Читаем Рассказы не о любви полностью

Автокар несся по пригородам; он был полон. Они сидели рядом и Наташа смотрела в окно: сперва на дома и людей, потом в даль, в небо. Когда она оборачивалась к нему, с такой решимостью, с такой смелостью, он видел, что она его боится. Когда они сошли, был одиннадцатый час. В новенькой улочке было совсем темно, и они останавливались, целовались, опять шагали, и опять останавливались. Говорили о том, как им хорошо, как хорошо, что три дня перед ними, как удивительно, что он вернулся все-таки сюда. В гостинице дверь была настежь, на пороге сидел хозяин и следил за тем, как они приближаются к нему.

При свете лампы, за стойкой, он стал хлопотать, вынул пузырёк, с чернилами, перо. Он был выпивши, листик, который требовалось заполнить, два раза выпадал из его руки.

— Я напишу «такой-то, с женой». Наташа накрыла бумагу ладонью.

— Пожалуйста, не пишите своей фамилии, это совершенно не нужно.

— Не все ли тебе равно? Могут быть неприятности.

— Нет, нет, не нужно, мама может узнать.

— Так ведь твоя мама не запрещает мне ездить.

— Пишите: господин Наташин.

— Господин Наташин? — и он написал, прибавив, как полагается, с женой.

Год рождения — тот же, что и века.

Место рождения — русский город, он совсем, совсем его забыл. Профессия — поставил одну из многих. И они поднялись наверх.

— Это целый крейсер! — воскликнула Наташа, прыгнула и провалилась в перину, и кинула в него подушкой. И во всем этом ему тоже почудился страх.

А утром, утром! Эти птицы, это солнце! Край чужого сада в окне, липовый воздух, стук телеги, разбудивший обоих, нетерпение, хохот у крошечного умывальника, в котором можно было вымыть только пятку.

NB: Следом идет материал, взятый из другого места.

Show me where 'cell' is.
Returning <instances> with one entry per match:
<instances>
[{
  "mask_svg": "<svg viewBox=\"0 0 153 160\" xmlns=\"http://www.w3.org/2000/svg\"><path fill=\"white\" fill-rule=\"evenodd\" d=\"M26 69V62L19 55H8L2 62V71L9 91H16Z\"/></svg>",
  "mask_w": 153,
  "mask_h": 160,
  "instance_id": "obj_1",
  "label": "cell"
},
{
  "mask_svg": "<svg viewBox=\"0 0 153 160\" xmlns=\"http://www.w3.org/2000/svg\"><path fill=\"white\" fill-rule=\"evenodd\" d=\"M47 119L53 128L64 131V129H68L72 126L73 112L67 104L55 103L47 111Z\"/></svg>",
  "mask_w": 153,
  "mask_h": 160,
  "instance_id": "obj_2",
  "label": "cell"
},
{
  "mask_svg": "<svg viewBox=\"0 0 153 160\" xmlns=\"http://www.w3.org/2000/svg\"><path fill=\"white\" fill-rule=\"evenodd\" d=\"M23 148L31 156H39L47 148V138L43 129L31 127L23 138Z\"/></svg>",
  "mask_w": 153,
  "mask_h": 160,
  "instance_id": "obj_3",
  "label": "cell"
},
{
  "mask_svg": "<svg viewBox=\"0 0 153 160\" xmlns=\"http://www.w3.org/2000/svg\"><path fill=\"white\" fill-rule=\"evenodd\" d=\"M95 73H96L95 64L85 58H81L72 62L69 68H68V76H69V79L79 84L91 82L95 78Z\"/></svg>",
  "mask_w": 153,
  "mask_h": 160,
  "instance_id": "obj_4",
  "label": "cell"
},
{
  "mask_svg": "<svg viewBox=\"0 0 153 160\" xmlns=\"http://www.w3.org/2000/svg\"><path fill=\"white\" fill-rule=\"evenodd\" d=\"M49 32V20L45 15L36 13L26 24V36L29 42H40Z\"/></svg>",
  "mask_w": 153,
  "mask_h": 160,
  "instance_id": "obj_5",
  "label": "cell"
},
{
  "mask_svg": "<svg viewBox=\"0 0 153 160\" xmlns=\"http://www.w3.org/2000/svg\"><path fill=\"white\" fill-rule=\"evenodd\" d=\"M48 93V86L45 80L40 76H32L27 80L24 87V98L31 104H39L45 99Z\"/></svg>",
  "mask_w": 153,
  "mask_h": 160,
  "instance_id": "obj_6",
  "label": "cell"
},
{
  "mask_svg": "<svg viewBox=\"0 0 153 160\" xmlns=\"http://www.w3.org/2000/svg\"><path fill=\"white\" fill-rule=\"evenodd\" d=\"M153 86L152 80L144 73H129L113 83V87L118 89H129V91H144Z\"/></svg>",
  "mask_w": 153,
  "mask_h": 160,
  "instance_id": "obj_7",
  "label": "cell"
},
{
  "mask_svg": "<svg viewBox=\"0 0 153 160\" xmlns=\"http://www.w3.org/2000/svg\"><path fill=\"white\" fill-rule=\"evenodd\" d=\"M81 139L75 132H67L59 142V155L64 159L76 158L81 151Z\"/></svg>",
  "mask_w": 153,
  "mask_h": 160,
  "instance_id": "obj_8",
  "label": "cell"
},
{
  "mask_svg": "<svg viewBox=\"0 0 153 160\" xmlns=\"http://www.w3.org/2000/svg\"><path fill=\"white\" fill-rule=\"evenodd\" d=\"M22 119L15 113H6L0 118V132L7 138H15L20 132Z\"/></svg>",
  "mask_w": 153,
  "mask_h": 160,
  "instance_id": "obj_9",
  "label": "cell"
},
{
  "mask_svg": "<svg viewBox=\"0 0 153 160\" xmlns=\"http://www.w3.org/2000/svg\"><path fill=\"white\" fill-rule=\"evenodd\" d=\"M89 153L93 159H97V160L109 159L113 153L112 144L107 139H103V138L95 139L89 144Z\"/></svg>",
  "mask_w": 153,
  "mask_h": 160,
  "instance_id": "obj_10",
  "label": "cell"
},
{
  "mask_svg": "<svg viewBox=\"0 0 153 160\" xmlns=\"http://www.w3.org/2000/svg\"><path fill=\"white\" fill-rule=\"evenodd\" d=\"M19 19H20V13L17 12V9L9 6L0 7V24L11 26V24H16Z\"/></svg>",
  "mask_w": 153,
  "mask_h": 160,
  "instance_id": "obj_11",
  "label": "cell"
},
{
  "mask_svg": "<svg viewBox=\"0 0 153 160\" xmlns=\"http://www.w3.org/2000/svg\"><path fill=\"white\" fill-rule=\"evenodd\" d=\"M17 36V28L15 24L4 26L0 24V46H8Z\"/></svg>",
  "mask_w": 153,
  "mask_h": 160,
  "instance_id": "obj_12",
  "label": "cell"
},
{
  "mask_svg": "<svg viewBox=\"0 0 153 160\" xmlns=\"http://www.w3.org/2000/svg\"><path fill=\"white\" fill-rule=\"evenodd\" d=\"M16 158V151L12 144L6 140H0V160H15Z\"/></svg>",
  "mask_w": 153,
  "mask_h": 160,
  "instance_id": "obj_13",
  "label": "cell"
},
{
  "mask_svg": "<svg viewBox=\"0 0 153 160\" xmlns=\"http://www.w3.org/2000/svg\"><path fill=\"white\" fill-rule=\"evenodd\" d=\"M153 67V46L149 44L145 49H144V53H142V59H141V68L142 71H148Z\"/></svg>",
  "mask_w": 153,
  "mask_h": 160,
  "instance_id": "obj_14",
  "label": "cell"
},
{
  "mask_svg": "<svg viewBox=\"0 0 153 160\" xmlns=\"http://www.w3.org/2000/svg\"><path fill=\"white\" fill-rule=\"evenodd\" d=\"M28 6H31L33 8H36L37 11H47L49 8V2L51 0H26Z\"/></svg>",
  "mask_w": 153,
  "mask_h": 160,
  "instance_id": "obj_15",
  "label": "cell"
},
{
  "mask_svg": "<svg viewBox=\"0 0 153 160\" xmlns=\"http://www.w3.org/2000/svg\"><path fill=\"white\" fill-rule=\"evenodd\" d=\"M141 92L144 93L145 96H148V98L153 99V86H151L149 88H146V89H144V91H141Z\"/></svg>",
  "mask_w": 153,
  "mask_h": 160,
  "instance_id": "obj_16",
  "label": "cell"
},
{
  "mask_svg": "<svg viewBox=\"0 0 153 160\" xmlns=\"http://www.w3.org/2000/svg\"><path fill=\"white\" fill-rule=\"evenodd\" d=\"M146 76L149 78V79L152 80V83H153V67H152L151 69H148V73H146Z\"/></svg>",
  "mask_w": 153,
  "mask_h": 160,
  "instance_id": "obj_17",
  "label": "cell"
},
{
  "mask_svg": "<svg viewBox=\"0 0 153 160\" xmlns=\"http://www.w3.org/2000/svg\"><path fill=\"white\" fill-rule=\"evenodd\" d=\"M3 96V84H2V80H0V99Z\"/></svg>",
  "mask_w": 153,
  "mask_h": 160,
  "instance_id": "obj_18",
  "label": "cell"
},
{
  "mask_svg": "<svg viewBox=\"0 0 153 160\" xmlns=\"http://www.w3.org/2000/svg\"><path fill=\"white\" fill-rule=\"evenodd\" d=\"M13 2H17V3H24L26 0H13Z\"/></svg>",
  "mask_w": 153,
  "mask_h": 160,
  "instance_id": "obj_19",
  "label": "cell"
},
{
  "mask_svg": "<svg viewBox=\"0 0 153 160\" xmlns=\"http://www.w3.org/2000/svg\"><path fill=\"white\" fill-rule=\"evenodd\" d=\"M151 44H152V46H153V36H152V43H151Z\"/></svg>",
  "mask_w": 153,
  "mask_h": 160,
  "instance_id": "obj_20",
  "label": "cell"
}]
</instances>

Одна зубная щетка на двоих.

— Я думаю: одна зубная щетка на двоих — это любовь, — сказала она, — и один артишокный листик на двоих — тоже любовь. — И она засмеялась.

Внизу они пили кофе в тяжелых деревенских чашках, а хозяин опять был выпивши, и даже не смотрел на них. Выглянуло из-за двери только кроткое лиловое лицо хозяйки и скрылось; сеттер с отвислым брюхом бил хвостом по их коленям, и ему дали сахару.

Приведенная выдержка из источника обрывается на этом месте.